Congress thought so when it passed the 2014 farm bill.  This intended

to expand or preserve the availability of staple foods in underserved areas with moderate- and low income populations by maintaining or increasing the number of retail outlets that offer an assortment of perishable food and staple food items, as determined by the Secretary, in those areas.

In response, USDA proposed new regulations to improve what SNAP retailers had in stock.

The 2014 Farm Bill required USDA to develop regulations to ensure that stores that accept SNAP offer a broader variety of healthy food choices. The stocking provisions in the proposed rule would require SNAP-authorized retail establishments to offer a larger inventory and variety of healthy food options so that recipients have access to more healthy food choices. SNAP retailers would be required to offer seven varieties of qualifying foods in four staple food groups for sale on a continuous basis, along with perishable foods in at least three of the four staple food groups. The staple foods groups are dairy products; breads and cereals; meats, poultry and fish; and fruits and vegetables. In addition, the proposal calls for retailers to stock at least six units within each variety, leading to a total of at least 168 required food items per store.

Guess what?  Some retailers don’t like this idea.

What to do when you don’t like food regulations?  Go straight to Congress.

Now the House agriculture committee is complaining to USDA about the rule.  It says that USDA’s estimate of the cost per store ($140) is wrong.  Retailers say it will cost them $5000 per month to implement.

Who’s right?  Hence: politics.

The Congressional Black Caucus also wants the USDA to back off on this rule.  It says communities need these retailers (the quality of the foods they sell is not an issue, apparently).  Here is its letter.

Civil Eats has a good summary of the issues.

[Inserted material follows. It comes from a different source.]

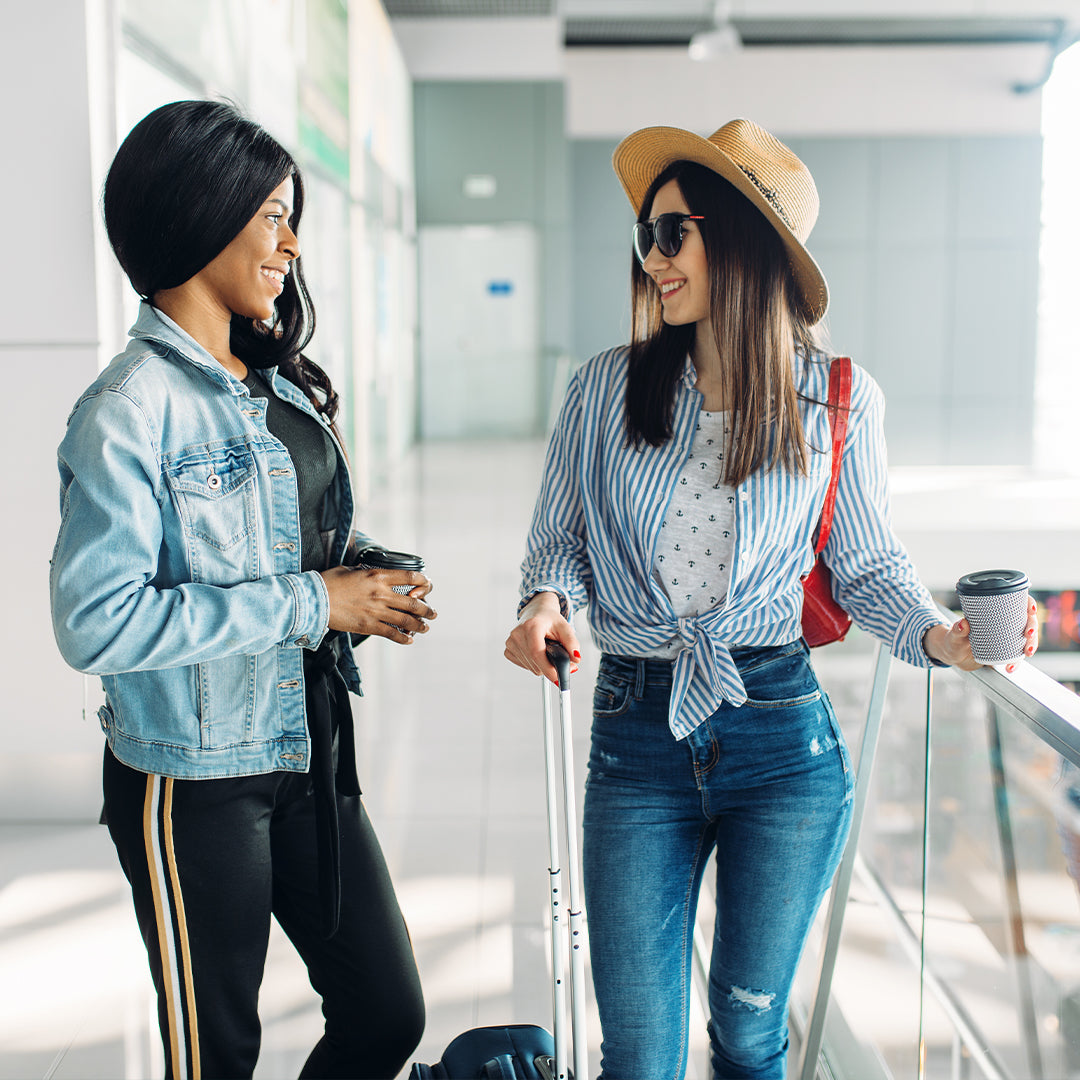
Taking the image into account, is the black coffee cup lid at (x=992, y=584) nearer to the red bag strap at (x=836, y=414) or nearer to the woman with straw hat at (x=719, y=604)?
the woman with straw hat at (x=719, y=604)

It troubles me greatly that SNAP divides advocates for the poor and advocates for health.  Don’t all of us want the recipients of federal food assistance to have access to healthful food choices?

May 17 2016

Congressional (mis)action on child nutrition

First the good news

The USDA is applying its school-food rules  to child and adult care programs.  It has just released its final rule for these programs.  These go into effect in October 2017.

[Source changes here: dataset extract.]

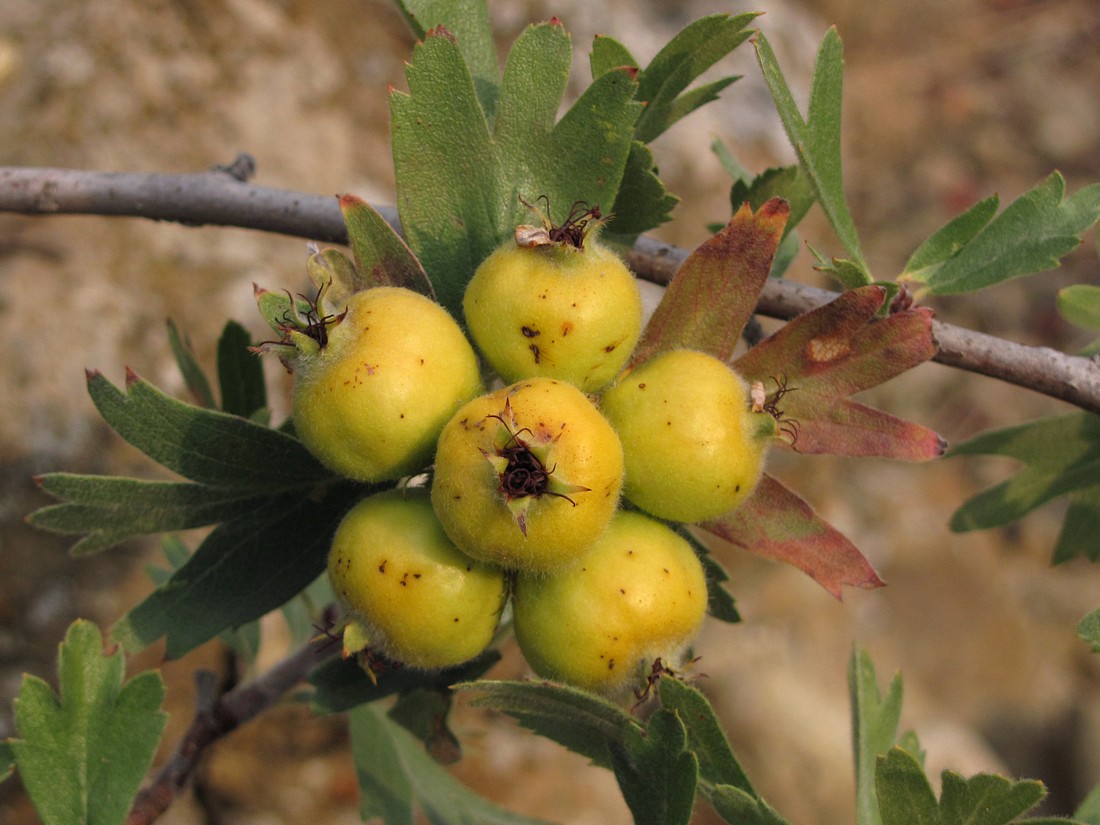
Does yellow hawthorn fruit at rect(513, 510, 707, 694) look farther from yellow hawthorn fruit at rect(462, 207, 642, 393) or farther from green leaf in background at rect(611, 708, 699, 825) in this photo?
yellow hawthorn fruit at rect(462, 207, 642, 393)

Previously, the USDA released standards for the Women, Infants and Children program and for the National School Lunch Program.

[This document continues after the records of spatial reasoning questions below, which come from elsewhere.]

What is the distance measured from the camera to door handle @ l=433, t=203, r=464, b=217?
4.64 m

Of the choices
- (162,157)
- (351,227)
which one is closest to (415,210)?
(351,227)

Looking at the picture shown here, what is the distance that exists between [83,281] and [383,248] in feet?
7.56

Now all three food assistance programs are more or less aligned with the Dietary Guidelines.

The child and adult feeding programs will specify more fruits and vegetables, less sugar and fat, but have reduce the standards for whole grain-rich products and sodium.  Presumably, this will make the rules more acceptable to people who don’t like them, of which there are many (see below).

And now the bad news

The House has released its child nutrition reauthorization bill, with the Orwellian title: “Improving Child Nutrition and Education Act.”  Like all such titles, this one means the opposite of what it says.

The House bill increases reimbursements for school breakfasts (good), but then lowers the nutrition standards for school meals and makes it harder for schools to qualify for universal free meals.  Here’s the committee’s bill summary.  And here is what the House Education and Workforce Committee says in its fact sheet.

The Hagstrom Report quotes Margo Wootan of Center for Science in the Public Interest saying that the House bill will:

  • Freeze sodium reduction for at least three years.
  • Require yet another scientific review of sodium.
  • Weaken the whole grain standards.
  • Let junk food back into schools
  • Allow schools to replace fresh produce with dried (without a sugar limit), canned (without a sodium or sugar limit), and frozen fruits and vegetables, thereby allowing schools to replace fresh apples and carrots with sugary fruit snacks, potato chips, jam, or trail mix containing candy.

The Center on Budget and Policy Priorities says this bill will increase food insecurity among children.

Fortunately, not everyone in the House loves this bill.  A letter signed by 111 House members details objections.

The House will be working on this bill tomorrow.  What will the Senate do?